Mais revenons sur l’argument d’un Sarkozy « contraint et forcé par la pression populaire » d’organiser ledit référendum. Pourquoi alors ne l’a-t-il pas organisé en Guadeloupe ? Les Guadeloupéens n’avaient pas suffisamment manifesté, n’avaient pas assez fait de pression ? Et on nous répond alors que la situation dans l’ « île sœur » n’est pas la même, que les « politiques » n’avaient pas une telle priorité, que la question de l’octroi de mer ne se pose pas de la même façon…Et on reconnait par la même que ledit référendum n’est pas organisé sous la pression des masses mais bien suivant les choix de messieurs les politiciens.

En fait la vraie réponse est sortie de la bouche d’Elie Domota : 73 ou 74 cela ne changera rien à nos vies ; c’est un piège grossier destiné à faire oublier les revendications sociales.

On tentait quand même de faire prendre la mayonnaise en faisant monter les tensions, en faisant apparaitre l’un des articles comme radical, conduisant à l’autonomie et même – au diable l’avarice ! – à l’indépendance…

Distiller la crainte ! C’était une dérive qui ne concernait en vérité que le débat et les participants qui voulaient donc y voir une autre signification. En réalité, derrière les « tigres de papier », on avait toujours affaire à deux articles de la Constitution Française où finalement toute décision revient à l’Assemblée Nationale de l’Hexagone.

Cette dérive se devait d’être radicalisée. Pourquoi ? Parce qu’en remplaçant les articles par un « oui » et par un « non » cela permettait finalement de marginaliser les partisans du 74 et particulièrement leur leader le charismatique Alfred Marie-Jeanne, Président du Conseil Régional. Serge Letchimy, leader du PPM, avait une opportunité alors d’assoir son leadership en Martinique et bien sûr il la saisit en mettant durablement Chabin hors jeu. Inutile de préciser que nous ne verserons pas une larme pour celui qui a désavoué le mouvement social et qui s’est entendu secrètement avec la grande distribution…

Résultat : un raz de marée soixante treiziste qui, à quelques nuances près, peut être interprété comme un vote conservateur. Mouvement conservateur que l’on retrouve souvent après tout grand mouvement social d’ampleur.

Mais du fait de la peur qu’on avait voulu introduire, Le carré restant des 20% de « soixante-quatorzistes » semble représenter du même coup des gens déterminés dans leur choix qu’il considérait comme émancipateur, comme un pas vers plus d’autonomie. Nous savons aussi malheureusement que du vote à l’action, il y a une marge… Et quand on pense qu’un individu comme Raphaël Confiant, qui insulte le peuple martiniquais (1), a voté pour le 74, on en revient à se poser des questions.

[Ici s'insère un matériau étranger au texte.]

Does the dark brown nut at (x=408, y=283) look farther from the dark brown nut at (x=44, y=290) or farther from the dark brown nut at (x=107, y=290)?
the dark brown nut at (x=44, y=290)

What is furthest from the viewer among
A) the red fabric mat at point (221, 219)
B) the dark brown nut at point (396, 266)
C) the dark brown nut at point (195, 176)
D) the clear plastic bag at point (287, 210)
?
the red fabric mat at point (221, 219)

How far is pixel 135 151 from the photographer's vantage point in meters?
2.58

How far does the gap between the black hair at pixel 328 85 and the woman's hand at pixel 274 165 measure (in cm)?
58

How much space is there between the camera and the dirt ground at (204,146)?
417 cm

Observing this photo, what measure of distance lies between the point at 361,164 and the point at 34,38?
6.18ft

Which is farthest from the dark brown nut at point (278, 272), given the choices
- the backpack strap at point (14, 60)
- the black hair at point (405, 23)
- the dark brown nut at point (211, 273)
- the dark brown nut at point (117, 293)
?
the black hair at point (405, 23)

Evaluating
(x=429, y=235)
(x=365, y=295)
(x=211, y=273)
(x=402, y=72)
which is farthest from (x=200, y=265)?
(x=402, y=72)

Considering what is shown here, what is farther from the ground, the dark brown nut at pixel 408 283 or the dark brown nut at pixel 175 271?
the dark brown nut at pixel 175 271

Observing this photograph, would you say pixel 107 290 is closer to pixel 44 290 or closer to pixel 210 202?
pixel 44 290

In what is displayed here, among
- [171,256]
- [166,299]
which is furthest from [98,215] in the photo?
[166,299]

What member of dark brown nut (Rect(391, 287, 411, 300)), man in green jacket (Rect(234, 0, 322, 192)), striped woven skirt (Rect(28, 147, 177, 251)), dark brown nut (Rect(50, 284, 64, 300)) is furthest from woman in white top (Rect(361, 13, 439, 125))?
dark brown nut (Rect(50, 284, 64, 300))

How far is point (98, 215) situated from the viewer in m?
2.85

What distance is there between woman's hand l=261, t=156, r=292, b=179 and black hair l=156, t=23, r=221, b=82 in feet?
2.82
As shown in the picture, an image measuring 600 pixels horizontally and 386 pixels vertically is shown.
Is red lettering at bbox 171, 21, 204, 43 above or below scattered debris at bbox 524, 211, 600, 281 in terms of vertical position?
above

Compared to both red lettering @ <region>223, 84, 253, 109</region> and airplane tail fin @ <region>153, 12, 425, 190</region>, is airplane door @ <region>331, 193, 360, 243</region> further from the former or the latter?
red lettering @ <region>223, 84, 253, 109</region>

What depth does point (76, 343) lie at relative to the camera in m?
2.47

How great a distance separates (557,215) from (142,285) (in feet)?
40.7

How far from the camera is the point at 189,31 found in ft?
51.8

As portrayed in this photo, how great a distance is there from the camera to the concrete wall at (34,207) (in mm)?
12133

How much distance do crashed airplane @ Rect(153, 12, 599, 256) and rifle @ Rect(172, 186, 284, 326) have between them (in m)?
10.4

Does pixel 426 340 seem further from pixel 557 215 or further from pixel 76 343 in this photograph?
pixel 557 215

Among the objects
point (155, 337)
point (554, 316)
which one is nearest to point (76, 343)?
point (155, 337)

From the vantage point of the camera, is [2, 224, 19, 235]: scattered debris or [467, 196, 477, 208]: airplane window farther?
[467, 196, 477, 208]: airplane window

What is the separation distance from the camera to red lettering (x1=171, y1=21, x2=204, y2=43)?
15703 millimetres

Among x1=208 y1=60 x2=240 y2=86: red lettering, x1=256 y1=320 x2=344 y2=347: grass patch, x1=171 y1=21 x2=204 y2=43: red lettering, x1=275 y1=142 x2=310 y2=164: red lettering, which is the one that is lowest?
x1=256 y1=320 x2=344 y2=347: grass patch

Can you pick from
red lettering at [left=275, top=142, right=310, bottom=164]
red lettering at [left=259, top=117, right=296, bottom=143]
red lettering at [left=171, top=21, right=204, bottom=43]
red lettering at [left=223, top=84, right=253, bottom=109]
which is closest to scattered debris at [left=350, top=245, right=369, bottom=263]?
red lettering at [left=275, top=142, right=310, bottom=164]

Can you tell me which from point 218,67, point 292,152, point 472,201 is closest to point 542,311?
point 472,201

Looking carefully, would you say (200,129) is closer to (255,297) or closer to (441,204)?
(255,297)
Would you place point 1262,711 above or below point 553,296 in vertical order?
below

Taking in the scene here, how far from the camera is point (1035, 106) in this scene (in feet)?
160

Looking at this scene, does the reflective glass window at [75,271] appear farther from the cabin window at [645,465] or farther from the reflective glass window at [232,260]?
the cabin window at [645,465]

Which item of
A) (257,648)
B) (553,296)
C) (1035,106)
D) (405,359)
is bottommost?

Quant au PPM(2), parti de centre gauche inter classiste, il n’offre aucune perspective pour les salariés.

On en est donc revenu aux jeux de politiciens habituels, ceux que justement le peuple rejette de plus en plus.

Et à part ça nous préparons la journée d’action du 5 février prochain. Mais cela c’est une autre histoire...

(1) Raphaël Confiant, déçu par le vote, a agoni d’injures le peuple martiniquais, sur un ton et avec des termes qu’auraient pu employer un planteur raciste.

(2) Parti Progressiste Martiniquais, le parti d’Aimé Césaire. Scission du Parti Communiste, créé en 1958, il a aujourd’hui toujours une ligne « départementaliste » à l’autonomisme très édulcoré.